**Work to be completed**: Copy the records word for word from the line containing "Which of (378,534), (487,585), (340,232), (640,353), (334,453)" through the end of the records, including both that line and the last one.

**Given entries**:
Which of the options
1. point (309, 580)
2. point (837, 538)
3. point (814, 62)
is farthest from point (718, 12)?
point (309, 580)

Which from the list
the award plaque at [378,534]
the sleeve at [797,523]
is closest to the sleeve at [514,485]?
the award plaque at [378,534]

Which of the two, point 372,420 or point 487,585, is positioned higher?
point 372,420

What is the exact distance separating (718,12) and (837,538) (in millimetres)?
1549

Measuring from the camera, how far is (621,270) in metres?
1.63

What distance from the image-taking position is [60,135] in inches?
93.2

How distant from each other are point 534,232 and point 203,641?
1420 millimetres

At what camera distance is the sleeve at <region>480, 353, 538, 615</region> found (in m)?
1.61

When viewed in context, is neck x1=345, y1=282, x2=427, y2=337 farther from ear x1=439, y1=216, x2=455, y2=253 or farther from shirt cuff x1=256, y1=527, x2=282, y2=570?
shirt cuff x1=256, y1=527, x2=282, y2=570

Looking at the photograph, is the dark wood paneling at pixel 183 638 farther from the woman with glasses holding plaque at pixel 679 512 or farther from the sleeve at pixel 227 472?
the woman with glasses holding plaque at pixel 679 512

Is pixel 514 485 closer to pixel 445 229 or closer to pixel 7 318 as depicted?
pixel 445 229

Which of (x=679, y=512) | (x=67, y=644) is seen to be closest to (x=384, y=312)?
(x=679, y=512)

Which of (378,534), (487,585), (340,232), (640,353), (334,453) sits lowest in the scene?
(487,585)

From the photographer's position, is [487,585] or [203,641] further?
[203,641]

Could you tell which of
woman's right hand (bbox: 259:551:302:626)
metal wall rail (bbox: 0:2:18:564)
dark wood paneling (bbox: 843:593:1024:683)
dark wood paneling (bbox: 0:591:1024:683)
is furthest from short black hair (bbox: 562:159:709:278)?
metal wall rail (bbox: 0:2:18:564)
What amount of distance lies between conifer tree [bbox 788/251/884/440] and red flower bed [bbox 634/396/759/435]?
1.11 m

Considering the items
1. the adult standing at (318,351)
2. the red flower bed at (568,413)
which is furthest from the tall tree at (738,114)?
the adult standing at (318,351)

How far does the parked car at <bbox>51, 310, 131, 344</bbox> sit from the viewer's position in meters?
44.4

**Exercise response**:
Which of (378,534), (487,585), (340,232), (640,353), (334,453) sits lowest in the scene?
(487,585)

From the photographer's position, is [487,585] or [203,641] further?
[203,641]

Could you tell which of
woman's right hand (bbox: 259:551:302:626)
metal wall rail (bbox: 0:2:18:564)
dark wood paneling (bbox: 843:593:1024:683)
dark wood paneling (bbox: 0:591:1024:683)
is furthest from short black hair (bbox: 562:159:709:278)?
metal wall rail (bbox: 0:2:18:564)
What amount of distance lies between conifer tree [bbox 788/251/884/440] and red flower bed [bbox 634/396/759/435]?
1.11 m

Considering the items
1. the adult standing at (318,351)
2. the red flower bed at (568,413)
which is furthest from the tall tree at (738,114)?
the adult standing at (318,351)

How far does the parked car at <bbox>51, 310, 131, 344</bbox> sit from the viewer's position in meters?
44.4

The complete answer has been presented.